Elisabeth Borne présentera le 10 janvier le projet de réforme des retraites. Avec les propositions actuelles, le gouvernement se donne un peu d’oxygène, estime Nicolas Marques, directeur de l’institut Molinari. Tout en dressant contre lui les syndicats. Et sans résoudre la question du poids du financement des retraites des fonctionnaires qui représentent 36 % des déficits publics depuis 2002, estime Nicolas Marques.

Il dénonce aussi la mauvaise gouvernance de l’État. « Le Fonds de réserve pour les retraites devrait pouvoir compter sur 150 milliards d’euros. C’est ce qu’anticipait Lionel Jospin pour 2020. Et aujourd’hui, il détient moins de 25 milliards parce que l’État ne l’a pas assez alimenté et l’a dépouillé de façon prématurée », rappelle-t-il.

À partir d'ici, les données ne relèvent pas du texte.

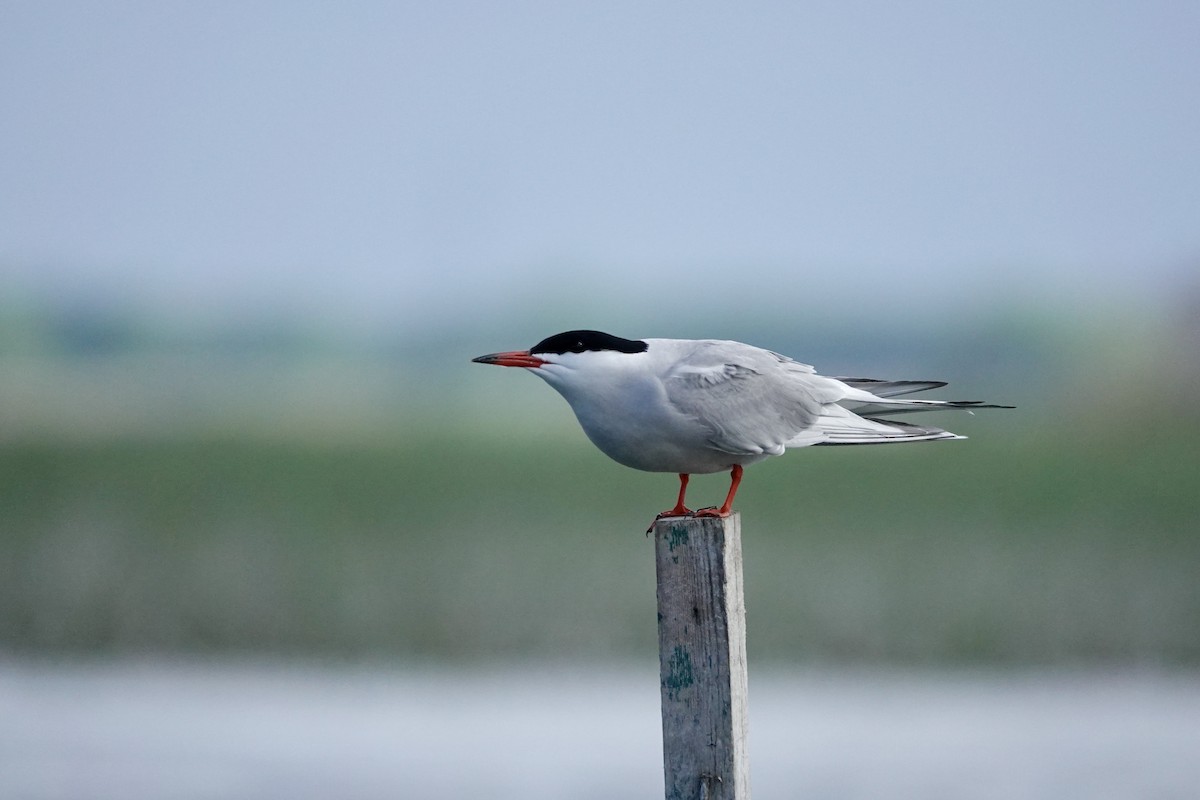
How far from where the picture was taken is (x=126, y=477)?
595 inches

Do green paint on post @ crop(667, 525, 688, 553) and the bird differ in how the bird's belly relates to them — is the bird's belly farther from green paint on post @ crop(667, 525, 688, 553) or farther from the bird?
green paint on post @ crop(667, 525, 688, 553)

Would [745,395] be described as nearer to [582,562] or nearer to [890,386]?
[890,386]

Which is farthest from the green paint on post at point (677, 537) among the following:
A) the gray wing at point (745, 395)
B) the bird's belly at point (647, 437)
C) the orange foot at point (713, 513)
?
the gray wing at point (745, 395)

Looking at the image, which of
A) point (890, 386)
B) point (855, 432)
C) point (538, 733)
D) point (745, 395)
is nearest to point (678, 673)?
point (745, 395)

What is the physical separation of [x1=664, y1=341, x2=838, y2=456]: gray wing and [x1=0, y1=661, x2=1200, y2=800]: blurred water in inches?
226

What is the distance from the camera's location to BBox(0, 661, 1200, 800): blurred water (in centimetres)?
1003

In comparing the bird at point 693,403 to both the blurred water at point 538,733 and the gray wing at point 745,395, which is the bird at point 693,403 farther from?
Answer: the blurred water at point 538,733

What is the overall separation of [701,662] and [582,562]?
28.2ft

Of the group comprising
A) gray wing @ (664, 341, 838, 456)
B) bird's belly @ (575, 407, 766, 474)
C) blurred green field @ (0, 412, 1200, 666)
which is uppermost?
gray wing @ (664, 341, 838, 456)

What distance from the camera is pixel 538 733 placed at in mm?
10844

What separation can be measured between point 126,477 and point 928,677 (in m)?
9.12

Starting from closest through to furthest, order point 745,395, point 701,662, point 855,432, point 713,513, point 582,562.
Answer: point 701,662 < point 713,513 < point 745,395 < point 855,432 < point 582,562

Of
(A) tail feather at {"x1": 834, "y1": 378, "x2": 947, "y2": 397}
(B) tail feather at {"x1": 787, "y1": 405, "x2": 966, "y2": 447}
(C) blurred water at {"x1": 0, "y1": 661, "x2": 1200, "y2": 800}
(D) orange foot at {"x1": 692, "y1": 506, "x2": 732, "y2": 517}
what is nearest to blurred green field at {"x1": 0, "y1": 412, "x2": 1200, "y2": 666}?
(C) blurred water at {"x1": 0, "y1": 661, "x2": 1200, "y2": 800}

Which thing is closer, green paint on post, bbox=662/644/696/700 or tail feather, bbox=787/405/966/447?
green paint on post, bbox=662/644/696/700
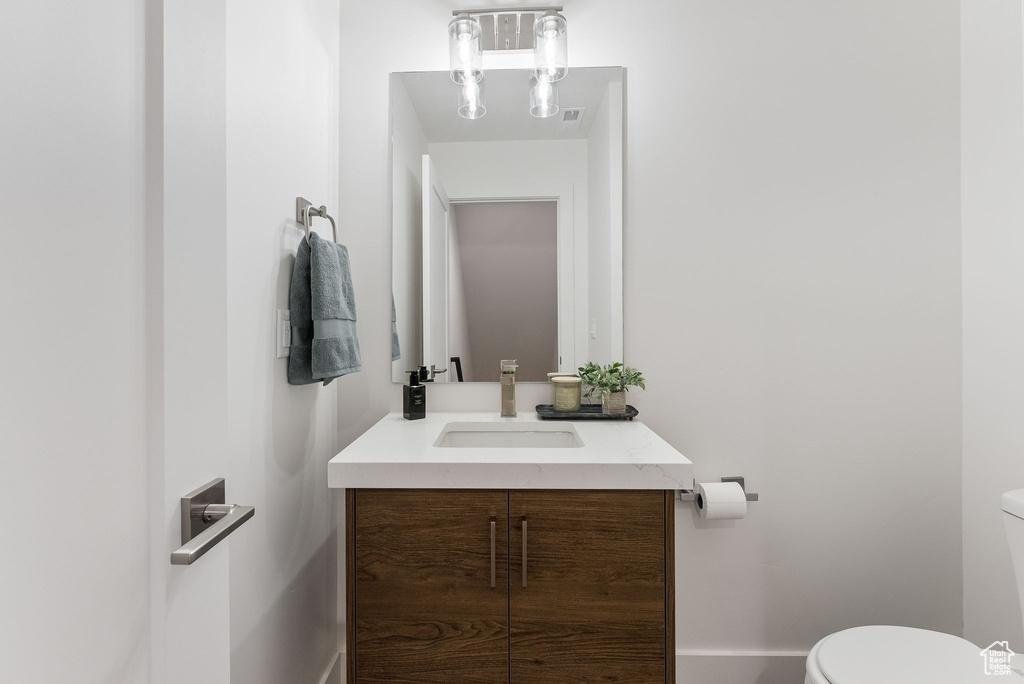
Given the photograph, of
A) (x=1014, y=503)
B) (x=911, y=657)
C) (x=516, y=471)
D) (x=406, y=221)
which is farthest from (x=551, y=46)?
(x=911, y=657)

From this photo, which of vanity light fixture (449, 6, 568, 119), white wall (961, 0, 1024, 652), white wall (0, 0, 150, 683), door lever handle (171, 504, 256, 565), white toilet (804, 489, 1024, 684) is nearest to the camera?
white wall (0, 0, 150, 683)

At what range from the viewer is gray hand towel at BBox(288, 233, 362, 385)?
1.27 m

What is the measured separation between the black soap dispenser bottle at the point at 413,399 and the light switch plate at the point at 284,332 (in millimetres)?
381

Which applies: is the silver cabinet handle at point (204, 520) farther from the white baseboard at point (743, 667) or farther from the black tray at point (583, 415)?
the white baseboard at point (743, 667)

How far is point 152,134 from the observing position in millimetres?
529

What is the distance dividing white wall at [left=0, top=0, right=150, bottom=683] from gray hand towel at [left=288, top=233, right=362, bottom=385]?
754mm

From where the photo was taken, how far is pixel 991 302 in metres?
1.48

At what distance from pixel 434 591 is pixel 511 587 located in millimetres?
166

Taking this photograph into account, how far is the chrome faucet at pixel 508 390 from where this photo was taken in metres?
1.54

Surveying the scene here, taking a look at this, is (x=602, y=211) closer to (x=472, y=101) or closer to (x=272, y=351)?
(x=472, y=101)

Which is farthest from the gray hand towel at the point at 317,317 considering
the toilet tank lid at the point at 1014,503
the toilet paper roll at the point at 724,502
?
the toilet tank lid at the point at 1014,503

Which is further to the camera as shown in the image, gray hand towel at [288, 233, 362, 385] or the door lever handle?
gray hand towel at [288, 233, 362, 385]
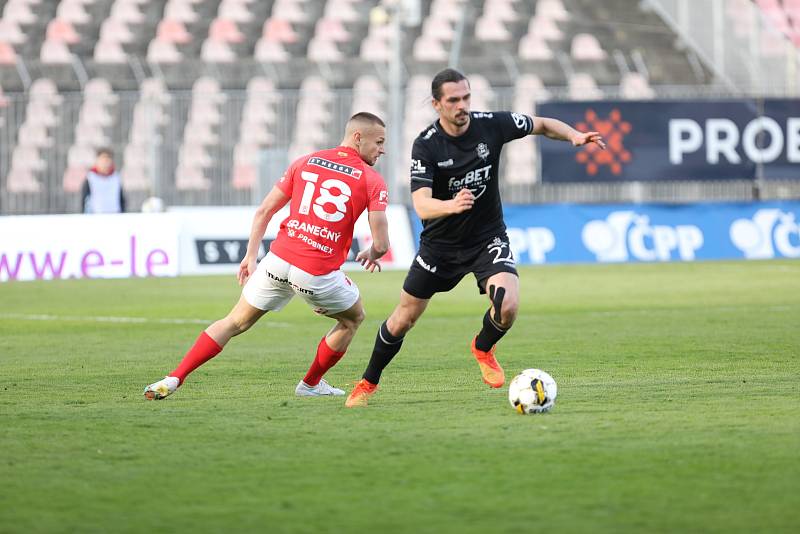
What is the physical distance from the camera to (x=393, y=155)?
984 inches

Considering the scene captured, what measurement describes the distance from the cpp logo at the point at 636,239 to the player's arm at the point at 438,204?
16778mm

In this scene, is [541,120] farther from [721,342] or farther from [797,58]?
[797,58]

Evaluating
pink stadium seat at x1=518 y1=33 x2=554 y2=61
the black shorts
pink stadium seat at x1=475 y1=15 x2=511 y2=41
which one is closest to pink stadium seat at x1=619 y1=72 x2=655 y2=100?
pink stadium seat at x1=518 y1=33 x2=554 y2=61

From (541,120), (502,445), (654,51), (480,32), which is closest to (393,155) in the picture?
(480,32)

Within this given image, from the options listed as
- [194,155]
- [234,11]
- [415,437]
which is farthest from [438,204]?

Dans cette réforme des retraites, tout est-il sur la table ?

Non car cette réforme ne traite pas le sujet de fond qui est celui des conséquences de la baisse de la natalité dans un pays qui finance ses retraites au jour le jour. Travailler quelques trimestres de plus, c’est un sujet anecdotique par rapport aux problèmes auxquels on fait face. Cela ne résorbera pas significativement les déficits publics. Dans le privé, où les retraites complémentaires sont bien gérées, cela n’empêchera pas une baisse du taux de remplacement.

Qu’est-ce qui ne va pas ?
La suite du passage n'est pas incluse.